I’ve never been a friend to corporate America. It’s never done me any favors and vice versa. It’s a system I disagree with at large, without getting all Marxist about it. I’ve just never bought in. I learned early, they don’t value people.
They say they value customers but I invite you to walk into any McDonald’s or Wal-Mart in America and let me know if you believe that when you walk out. Watch the documentary that discloses Walmart’s awful business and hiring tactics. Hear the story of the woman who was threatened simply because they found out her Father was a union worker.
The downfall of the American hiring process began with the digital application. The first time a kid fresh out of High School walked into a store, looked a manager in the eye and asked if they were hiring before being told to “fill it out online” — we as American job seekers would begin to double as hurdle jumpers. Any human element to the hiring process was surgically removed. It had it’s tongue cut out and was told to speak when spoken to, as if it were even capable of doing so.
Anyone who has filled out an online application in the last decade can tell you, corporations don’t want intelligent and creative employees capable of thinking critically; they want obedient workers. People not smart or poignant enough to question the very misguided status quo. Those who won’t rock the boat.
The digital applications themselves are insulting. You’re typically asked a series of twenty questions, each one reworded and asked in a different way three or four times over. Of course on each, there is a specific answer they are looking for — yet they don’t want you to give them the answer they are looking for just for the sake of doing so. They want people who think like they think.
Yesterday, for the first time in three years — I had a formal, corporate job interview. I was honestly surprised I got a call back, I assumed my digital application would get lost in the matrix and I’d never get so much as an opportunity to present myself to another human being in the company.
I was greeted by a man about my age, we had a good opening conversation as he led me back to the young lady who would be interviewing me. Had it been up to him, I believe I would’ve landed the job on the spot. I was asked to be seated among a group of young men who were also waiting to be interviewed. Many of whom I judged for being under dressed, specifically the young man sitting next to me. He looked like he grabbed his shirt out of the hamper and forgot to comb his hair. And of course, he was the one all of the ladies at the administrative desk just loved. They couldn’t stop talking about how adorable he was. I’ve never regretted wearing a clean and ironed shirt as much as I have in that moment.
I nailed the interview. I responded to every condescending question, not created by the woman asking me them, without hesitation and with grace. Again, I believe had it been up to this woman, I would have gotten the job on the spot. Much to my dismay, it wasn’t up to her either.
I was then passed on to a second interview.

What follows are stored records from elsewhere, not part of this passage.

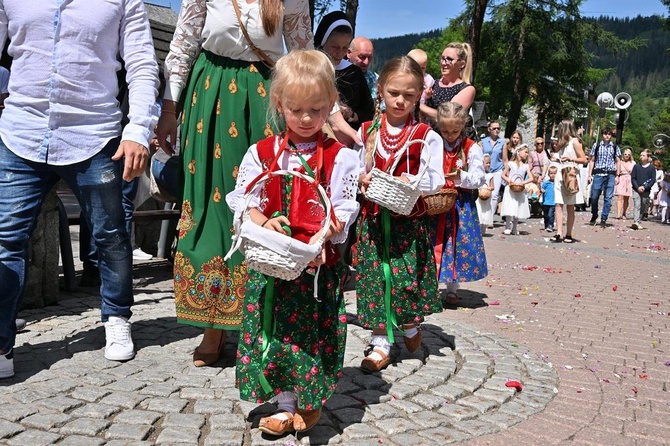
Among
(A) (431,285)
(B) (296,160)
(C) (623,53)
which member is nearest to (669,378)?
(A) (431,285)

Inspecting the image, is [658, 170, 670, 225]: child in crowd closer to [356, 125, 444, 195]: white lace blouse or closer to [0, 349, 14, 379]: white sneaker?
[356, 125, 444, 195]: white lace blouse

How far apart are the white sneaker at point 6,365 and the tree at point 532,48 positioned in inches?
1457

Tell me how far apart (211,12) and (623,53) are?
37.2m

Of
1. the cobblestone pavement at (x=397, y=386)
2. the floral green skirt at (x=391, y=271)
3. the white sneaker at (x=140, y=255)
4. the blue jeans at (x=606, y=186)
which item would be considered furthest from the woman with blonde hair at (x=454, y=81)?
the blue jeans at (x=606, y=186)

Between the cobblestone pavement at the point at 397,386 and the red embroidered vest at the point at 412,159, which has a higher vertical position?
the red embroidered vest at the point at 412,159

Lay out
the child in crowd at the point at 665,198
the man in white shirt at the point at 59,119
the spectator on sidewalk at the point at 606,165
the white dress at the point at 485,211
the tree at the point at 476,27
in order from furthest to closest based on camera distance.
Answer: the child in crowd at the point at 665,198 < the tree at the point at 476,27 < the spectator on sidewalk at the point at 606,165 < the white dress at the point at 485,211 < the man in white shirt at the point at 59,119

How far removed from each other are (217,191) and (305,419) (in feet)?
4.54

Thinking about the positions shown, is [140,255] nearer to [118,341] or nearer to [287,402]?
[118,341]

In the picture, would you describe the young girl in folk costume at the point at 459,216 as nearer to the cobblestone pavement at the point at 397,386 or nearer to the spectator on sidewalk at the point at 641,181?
the cobblestone pavement at the point at 397,386

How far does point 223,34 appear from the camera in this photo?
13.1ft

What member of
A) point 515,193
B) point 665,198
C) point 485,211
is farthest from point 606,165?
point 485,211

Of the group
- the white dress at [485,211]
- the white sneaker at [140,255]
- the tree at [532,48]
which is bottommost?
the white sneaker at [140,255]

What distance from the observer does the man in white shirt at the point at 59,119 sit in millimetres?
3803

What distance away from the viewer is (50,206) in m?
5.71
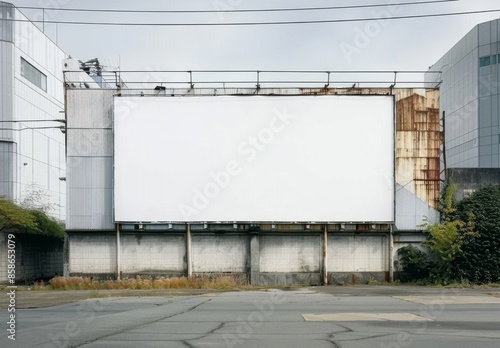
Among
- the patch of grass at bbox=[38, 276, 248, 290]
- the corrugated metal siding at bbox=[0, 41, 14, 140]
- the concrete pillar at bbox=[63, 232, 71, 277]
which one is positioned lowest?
the patch of grass at bbox=[38, 276, 248, 290]

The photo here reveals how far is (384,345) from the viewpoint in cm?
1071

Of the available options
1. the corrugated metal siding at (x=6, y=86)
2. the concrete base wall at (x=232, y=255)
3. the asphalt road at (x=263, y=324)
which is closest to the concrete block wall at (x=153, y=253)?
the concrete base wall at (x=232, y=255)

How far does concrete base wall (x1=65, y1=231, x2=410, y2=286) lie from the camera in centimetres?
3109

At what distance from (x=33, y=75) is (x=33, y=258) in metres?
19.4

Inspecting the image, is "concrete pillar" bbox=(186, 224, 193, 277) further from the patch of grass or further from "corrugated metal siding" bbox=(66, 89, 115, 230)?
"corrugated metal siding" bbox=(66, 89, 115, 230)

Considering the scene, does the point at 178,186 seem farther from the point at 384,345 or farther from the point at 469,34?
the point at 469,34

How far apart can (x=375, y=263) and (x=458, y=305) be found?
13.0m

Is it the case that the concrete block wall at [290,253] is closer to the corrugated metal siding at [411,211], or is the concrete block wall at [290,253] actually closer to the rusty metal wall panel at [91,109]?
the corrugated metal siding at [411,211]

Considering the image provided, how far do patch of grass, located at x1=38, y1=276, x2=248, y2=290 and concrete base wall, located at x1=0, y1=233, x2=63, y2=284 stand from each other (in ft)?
17.1

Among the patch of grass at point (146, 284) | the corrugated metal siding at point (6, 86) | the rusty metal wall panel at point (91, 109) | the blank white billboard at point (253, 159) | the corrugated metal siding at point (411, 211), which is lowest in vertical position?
the patch of grass at point (146, 284)

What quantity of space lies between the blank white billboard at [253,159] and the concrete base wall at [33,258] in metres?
→ 8.19

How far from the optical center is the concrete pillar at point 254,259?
1207 inches

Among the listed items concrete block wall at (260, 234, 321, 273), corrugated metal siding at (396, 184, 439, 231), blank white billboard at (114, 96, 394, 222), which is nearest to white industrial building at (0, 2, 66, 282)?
blank white billboard at (114, 96, 394, 222)

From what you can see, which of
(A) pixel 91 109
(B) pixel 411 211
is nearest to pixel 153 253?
(A) pixel 91 109
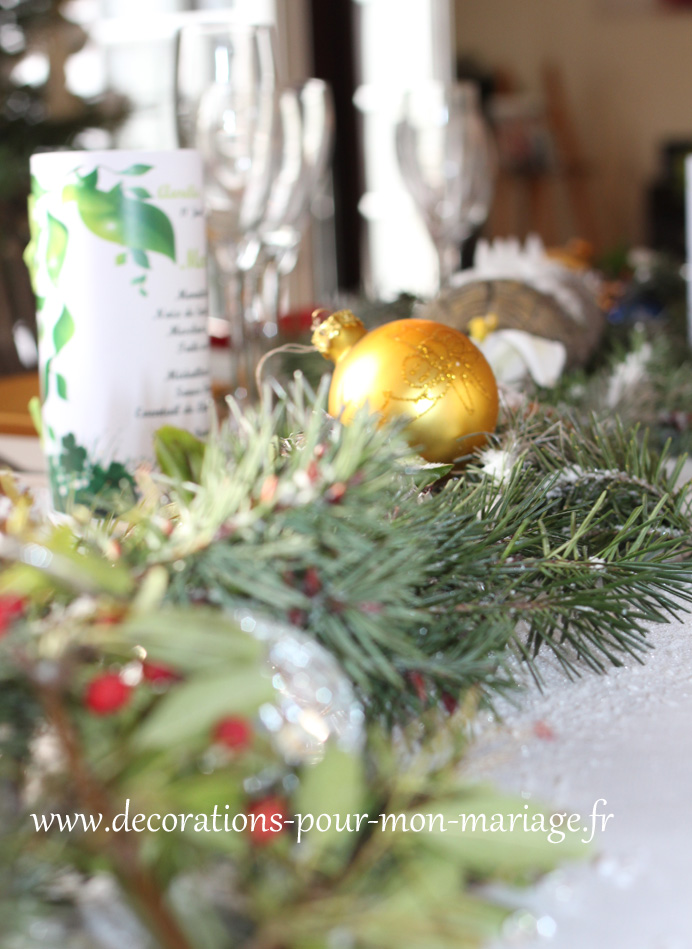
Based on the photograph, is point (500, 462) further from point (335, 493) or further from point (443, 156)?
point (443, 156)

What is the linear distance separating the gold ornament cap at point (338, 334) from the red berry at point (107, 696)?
8.7 inches

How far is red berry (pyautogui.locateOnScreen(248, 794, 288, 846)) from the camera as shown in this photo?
6.6 inches

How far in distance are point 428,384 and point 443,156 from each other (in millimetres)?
593

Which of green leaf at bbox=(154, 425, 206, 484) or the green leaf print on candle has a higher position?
the green leaf print on candle

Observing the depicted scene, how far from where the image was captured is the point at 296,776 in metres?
0.18

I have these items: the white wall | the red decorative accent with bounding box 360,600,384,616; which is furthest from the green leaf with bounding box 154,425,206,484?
the white wall

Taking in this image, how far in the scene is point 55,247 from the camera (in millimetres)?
373

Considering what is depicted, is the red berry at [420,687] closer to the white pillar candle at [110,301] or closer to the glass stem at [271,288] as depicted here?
the white pillar candle at [110,301]

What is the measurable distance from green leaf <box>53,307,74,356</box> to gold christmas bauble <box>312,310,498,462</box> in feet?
0.34

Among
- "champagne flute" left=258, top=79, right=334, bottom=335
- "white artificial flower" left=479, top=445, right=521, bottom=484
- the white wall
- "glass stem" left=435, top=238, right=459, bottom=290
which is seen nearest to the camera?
"white artificial flower" left=479, top=445, right=521, bottom=484

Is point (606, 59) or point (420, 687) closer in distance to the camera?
point (420, 687)

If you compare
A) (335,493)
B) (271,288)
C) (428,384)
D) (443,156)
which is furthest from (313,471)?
(443,156)

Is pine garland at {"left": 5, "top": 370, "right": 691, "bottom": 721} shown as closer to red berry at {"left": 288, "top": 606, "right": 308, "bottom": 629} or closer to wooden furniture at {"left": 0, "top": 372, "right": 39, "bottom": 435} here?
red berry at {"left": 288, "top": 606, "right": 308, "bottom": 629}

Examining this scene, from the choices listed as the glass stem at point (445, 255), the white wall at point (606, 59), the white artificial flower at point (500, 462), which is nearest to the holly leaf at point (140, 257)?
the white artificial flower at point (500, 462)
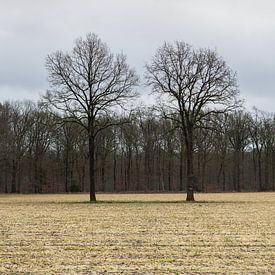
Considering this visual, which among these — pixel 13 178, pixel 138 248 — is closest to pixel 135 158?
pixel 13 178

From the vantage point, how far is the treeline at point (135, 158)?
8631 centimetres

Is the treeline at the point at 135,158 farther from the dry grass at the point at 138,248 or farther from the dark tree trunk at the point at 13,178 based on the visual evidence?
the dry grass at the point at 138,248

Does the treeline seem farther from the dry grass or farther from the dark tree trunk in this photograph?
the dry grass

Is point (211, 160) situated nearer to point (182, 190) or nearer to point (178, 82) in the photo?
point (182, 190)

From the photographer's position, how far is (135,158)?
9481cm

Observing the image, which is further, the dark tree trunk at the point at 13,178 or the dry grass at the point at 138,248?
the dark tree trunk at the point at 13,178

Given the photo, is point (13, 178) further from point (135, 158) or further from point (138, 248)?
point (138, 248)

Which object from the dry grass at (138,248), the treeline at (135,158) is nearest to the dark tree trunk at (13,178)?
Answer: the treeline at (135,158)

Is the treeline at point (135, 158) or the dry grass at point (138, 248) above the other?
the treeline at point (135, 158)

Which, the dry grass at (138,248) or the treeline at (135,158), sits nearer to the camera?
the dry grass at (138,248)

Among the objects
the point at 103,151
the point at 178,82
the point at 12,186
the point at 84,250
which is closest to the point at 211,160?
the point at 103,151

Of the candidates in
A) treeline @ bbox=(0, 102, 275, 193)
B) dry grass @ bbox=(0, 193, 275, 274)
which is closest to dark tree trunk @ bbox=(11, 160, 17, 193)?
treeline @ bbox=(0, 102, 275, 193)

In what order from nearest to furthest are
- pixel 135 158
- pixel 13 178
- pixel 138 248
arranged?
1. pixel 138 248
2. pixel 13 178
3. pixel 135 158

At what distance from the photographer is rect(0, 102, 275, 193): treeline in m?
86.3
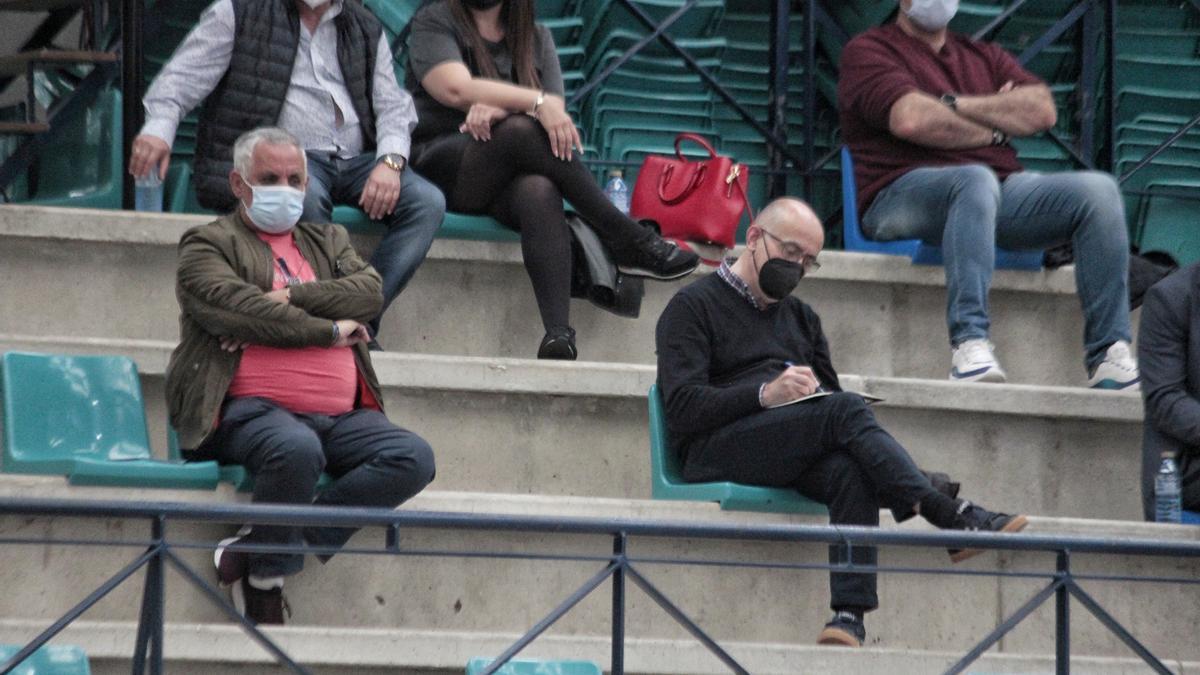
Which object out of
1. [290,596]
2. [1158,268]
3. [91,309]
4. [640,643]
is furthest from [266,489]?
[1158,268]

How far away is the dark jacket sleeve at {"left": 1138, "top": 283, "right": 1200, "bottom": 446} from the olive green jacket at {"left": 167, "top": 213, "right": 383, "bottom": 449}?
6.77ft

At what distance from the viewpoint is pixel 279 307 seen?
179 inches

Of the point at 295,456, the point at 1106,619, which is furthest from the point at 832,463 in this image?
the point at 295,456

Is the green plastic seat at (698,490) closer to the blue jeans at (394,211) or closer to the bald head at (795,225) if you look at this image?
the bald head at (795,225)

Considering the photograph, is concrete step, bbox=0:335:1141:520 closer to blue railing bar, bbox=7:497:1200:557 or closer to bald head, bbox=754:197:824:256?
bald head, bbox=754:197:824:256

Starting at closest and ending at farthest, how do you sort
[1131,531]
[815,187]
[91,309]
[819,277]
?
[1131,531] → [91,309] → [819,277] → [815,187]

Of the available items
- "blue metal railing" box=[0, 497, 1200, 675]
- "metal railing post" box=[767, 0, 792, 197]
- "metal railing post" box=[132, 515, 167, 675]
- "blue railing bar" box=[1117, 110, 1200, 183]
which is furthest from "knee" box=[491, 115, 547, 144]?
"blue railing bar" box=[1117, 110, 1200, 183]

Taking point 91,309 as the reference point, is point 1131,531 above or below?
below

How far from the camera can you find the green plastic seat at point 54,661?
3.91 metres

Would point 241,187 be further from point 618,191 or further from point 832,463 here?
point 618,191

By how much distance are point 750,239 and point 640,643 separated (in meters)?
1.17

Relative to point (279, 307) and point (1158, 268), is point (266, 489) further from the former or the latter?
point (1158, 268)

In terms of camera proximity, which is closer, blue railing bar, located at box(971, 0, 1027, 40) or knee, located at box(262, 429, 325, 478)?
knee, located at box(262, 429, 325, 478)

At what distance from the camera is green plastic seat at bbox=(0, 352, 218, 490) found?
446 centimetres
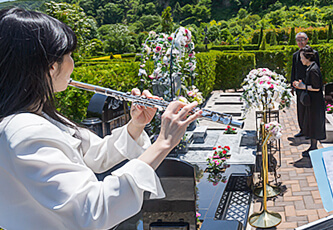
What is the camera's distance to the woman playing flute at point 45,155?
104 cm

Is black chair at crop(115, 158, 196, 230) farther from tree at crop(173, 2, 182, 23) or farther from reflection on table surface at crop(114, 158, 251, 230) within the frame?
tree at crop(173, 2, 182, 23)

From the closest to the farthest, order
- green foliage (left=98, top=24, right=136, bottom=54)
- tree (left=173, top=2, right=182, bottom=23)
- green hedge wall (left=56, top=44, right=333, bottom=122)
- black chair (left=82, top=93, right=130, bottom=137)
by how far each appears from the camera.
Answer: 1. black chair (left=82, top=93, right=130, bottom=137)
2. green hedge wall (left=56, top=44, right=333, bottom=122)
3. green foliage (left=98, top=24, right=136, bottom=54)
4. tree (left=173, top=2, right=182, bottom=23)

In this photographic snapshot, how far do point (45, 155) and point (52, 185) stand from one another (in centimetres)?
9

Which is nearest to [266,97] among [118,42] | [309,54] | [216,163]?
[309,54]

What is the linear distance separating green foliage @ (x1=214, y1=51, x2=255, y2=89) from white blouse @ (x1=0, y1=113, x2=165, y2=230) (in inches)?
504

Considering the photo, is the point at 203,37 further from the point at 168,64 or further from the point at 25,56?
the point at 25,56

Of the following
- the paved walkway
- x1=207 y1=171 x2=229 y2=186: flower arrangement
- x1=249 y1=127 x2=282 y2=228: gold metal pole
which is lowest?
the paved walkway

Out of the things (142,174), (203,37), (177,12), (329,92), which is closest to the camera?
(142,174)

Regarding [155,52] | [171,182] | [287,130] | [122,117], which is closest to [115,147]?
Result: [171,182]

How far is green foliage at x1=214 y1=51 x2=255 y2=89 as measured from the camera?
530 inches

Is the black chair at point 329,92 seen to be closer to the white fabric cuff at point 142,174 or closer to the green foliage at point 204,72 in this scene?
the green foliage at point 204,72

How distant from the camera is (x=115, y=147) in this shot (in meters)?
1.58

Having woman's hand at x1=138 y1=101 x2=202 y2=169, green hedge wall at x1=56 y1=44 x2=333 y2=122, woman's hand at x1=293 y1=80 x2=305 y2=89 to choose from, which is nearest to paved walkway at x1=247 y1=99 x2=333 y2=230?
woman's hand at x1=293 y1=80 x2=305 y2=89

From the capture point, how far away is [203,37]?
33.2 meters
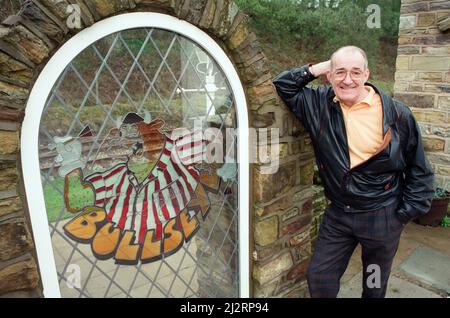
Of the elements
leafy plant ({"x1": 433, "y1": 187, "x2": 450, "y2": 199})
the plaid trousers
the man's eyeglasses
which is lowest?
leafy plant ({"x1": 433, "y1": 187, "x2": 450, "y2": 199})

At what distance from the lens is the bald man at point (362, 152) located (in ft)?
6.32

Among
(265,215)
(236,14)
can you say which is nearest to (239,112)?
(236,14)

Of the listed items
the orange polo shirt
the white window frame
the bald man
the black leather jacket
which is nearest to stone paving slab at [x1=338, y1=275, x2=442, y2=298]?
the bald man

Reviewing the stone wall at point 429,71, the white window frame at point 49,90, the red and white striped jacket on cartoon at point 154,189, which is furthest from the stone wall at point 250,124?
the stone wall at point 429,71

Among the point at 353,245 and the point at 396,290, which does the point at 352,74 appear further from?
the point at 396,290

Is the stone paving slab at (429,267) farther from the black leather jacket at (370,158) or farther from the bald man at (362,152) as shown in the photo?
the black leather jacket at (370,158)

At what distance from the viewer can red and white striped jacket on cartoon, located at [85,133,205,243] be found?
1.69 meters

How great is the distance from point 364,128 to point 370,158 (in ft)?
0.59

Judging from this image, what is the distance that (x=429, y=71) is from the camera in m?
4.12

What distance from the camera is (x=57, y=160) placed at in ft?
4.98

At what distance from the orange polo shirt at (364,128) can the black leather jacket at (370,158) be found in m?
0.04

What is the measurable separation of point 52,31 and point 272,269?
1898 millimetres

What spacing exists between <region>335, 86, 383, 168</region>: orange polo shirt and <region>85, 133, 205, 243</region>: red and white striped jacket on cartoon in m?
0.87

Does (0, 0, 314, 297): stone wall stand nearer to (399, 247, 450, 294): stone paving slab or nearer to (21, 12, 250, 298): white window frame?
(21, 12, 250, 298): white window frame
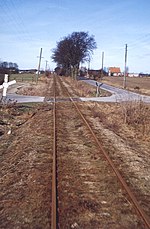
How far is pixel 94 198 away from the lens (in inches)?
240

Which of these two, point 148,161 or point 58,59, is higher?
point 58,59

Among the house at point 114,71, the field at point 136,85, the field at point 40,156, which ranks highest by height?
the house at point 114,71

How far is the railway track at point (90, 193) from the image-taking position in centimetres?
521

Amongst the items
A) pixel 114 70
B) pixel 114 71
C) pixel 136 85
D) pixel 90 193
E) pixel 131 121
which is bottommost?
pixel 90 193

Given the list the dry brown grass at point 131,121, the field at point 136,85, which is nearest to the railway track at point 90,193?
the dry brown grass at point 131,121

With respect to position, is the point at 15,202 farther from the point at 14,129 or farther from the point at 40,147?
the point at 14,129

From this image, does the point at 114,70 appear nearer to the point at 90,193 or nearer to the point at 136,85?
the point at 136,85

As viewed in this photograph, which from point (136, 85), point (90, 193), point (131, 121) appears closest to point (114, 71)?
point (136, 85)

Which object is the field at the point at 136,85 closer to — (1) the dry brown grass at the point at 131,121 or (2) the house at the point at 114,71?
(1) the dry brown grass at the point at 131,121

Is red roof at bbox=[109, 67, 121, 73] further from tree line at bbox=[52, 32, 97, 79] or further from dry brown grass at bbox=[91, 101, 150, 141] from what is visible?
dry brown grass at bbox=[91, 101, 150, 141]

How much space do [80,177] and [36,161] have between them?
1799 millimetres

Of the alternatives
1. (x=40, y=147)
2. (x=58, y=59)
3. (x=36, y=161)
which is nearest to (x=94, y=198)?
(x=36, y=161)

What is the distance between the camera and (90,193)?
6352 millimetres

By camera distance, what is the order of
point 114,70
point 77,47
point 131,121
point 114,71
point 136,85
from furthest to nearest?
point 114,70, point 114,71, point 77,47, point 136,85, point 131,121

If i’m being honest, I didn’t shine as brightly during the second one. Mainly, because I didn’t foresee having to nail a second interview as well. Almost every question I was asked in the second interview, had zero to do with the job I was applying for. At the end of it, I was told “They’d be in touch”.
The human element has been completely removed from the hiring process. Managers are no longer interested in firm handshakes and solid eye contact. It’s about a cumulative score generated by a computer on a questionnaire created by someone neither the interviewer nor interviewee will ever meet. Questions designed for show, not performance. They want to know they are hiring people who know how to jump through proverbial hoops and appear morally sound on paper. Not the best person for the job.
In turn, both the corporation and best candidate for the job suffer. From there, that suffering is passed onto the customer who is left at the mercy of the less qualified employee, that all the ladies at the administrative desk found to be cute as a button. The only job being adorable should be a necessary requirement for, is the Gerber baby. I don’t expect a call back.
I say all of this at the risk of sounding like an embittered individual who is upset he didn’t get hired on spot, rather than the man who was reluctant to fill out the application for such a job in the first place. I assure you, I could have wrote this before that interview or being called in for it. It essentially just served as a reminder of the broken system corporate America operates off of.